-- Opening Marker --

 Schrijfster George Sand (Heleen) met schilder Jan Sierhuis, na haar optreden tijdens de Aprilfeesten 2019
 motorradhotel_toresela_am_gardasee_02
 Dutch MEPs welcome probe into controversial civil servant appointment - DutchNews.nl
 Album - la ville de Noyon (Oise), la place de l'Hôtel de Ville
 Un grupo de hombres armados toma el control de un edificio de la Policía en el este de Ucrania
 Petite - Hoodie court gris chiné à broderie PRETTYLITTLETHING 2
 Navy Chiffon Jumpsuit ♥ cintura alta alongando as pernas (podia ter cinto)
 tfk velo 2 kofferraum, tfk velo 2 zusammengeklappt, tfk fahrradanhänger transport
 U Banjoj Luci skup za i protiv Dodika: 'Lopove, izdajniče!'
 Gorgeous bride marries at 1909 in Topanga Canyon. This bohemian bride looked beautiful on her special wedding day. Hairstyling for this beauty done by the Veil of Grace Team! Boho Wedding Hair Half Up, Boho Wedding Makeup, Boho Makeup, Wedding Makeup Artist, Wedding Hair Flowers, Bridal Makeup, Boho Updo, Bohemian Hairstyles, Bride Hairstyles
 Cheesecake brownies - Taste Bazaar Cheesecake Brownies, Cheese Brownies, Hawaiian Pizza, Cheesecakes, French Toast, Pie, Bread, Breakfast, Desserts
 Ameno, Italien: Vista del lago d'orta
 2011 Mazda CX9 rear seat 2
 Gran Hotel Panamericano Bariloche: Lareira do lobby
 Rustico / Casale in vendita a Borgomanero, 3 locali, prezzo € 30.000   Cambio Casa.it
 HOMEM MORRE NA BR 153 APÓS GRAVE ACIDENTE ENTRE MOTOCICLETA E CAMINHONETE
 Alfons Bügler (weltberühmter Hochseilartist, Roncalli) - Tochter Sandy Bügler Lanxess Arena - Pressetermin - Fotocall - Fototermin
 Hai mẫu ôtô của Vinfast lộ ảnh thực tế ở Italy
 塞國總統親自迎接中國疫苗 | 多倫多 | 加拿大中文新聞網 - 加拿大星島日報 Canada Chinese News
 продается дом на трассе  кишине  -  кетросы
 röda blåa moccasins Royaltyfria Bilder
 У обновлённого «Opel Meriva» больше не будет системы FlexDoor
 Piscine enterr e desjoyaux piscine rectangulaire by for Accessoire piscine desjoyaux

-- Closing Marker --

» Aim of the exercise
Take the listing above and repeat exactly the lines from the one containing "Album - la ville" through the one containing "Navy Chiffon Jumpsuit", both included.

» Finished task
 Album - la ville de Noyon (Oise), la place de l'Hôtel de Ville
 Un grupo de hombres armados toma el control de un edificio de la Policía en el este de Ucrania
 Petite - Hoodie court gris chiné à broderie PRETTYLITTLETHING 2
 Navy Chiffon Jumpsuit ♥ cintura alta alongando as pernas (podia ter cinto)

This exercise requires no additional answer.